Each line of the data below that includes the string "genus" must be copied.
------ MATERIAL FOR THIS EXERCISE
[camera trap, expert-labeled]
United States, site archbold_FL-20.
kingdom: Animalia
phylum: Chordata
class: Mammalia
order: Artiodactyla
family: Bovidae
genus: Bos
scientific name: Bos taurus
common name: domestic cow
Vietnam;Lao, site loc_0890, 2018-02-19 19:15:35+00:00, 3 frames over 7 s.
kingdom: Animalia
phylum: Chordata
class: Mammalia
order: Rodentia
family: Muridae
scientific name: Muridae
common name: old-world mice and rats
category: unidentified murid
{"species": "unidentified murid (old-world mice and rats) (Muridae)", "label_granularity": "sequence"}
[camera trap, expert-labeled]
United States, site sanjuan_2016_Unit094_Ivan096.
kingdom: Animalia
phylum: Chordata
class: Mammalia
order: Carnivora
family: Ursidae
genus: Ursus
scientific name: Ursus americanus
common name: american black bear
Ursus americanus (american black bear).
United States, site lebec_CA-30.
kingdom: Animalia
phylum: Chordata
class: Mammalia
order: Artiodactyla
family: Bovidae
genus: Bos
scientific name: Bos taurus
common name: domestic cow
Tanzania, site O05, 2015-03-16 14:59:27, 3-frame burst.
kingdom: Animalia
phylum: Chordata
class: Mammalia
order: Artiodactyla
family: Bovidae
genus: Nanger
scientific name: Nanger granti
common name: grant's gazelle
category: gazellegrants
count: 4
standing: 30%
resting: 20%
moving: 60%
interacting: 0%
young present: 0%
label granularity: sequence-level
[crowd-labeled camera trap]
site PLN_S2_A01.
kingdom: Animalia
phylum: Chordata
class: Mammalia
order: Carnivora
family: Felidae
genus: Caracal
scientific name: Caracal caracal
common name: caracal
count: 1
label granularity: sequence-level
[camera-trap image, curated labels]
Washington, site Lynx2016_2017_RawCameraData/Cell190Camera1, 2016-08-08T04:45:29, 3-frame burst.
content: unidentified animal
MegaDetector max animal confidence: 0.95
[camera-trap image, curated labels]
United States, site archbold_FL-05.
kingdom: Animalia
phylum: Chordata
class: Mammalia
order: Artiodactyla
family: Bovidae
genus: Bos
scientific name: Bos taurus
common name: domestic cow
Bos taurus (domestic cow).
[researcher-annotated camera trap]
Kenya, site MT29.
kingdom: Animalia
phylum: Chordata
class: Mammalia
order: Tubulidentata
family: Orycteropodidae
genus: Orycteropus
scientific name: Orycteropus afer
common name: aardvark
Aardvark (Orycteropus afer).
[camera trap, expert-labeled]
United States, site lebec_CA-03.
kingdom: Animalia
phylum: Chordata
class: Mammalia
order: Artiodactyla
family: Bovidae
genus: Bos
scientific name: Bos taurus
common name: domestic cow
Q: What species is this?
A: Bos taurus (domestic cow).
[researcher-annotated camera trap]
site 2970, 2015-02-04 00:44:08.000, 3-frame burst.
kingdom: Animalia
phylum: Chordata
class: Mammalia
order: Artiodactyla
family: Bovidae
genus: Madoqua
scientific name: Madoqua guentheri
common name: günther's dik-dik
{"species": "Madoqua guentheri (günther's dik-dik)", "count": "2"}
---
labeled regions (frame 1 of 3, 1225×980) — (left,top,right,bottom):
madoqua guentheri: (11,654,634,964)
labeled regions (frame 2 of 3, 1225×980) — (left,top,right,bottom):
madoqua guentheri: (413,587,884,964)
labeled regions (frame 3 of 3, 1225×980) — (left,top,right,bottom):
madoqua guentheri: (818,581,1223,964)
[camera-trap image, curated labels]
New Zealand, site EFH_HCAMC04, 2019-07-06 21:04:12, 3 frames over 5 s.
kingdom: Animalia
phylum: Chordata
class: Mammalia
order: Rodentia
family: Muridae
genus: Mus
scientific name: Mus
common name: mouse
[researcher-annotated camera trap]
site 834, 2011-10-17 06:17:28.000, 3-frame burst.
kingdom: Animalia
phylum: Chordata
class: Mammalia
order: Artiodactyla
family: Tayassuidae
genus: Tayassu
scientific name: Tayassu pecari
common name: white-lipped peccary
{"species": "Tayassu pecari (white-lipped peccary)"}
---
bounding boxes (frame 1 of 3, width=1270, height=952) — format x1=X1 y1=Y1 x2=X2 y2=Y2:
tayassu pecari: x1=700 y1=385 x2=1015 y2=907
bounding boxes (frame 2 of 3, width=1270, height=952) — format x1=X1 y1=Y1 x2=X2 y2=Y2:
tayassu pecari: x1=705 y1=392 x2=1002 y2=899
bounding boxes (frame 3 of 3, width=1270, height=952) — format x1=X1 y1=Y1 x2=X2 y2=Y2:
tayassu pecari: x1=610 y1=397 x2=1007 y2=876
------------
• **EXERCISE SOLUTION**
genus: Bos
genus: Ursus
genus: Bos
genus: Nanger
genus: Caracal
genus: Bos
genus: Orycteropus
genus: Bos
genus: Madoqua
genus: Mus
genus: Tayassu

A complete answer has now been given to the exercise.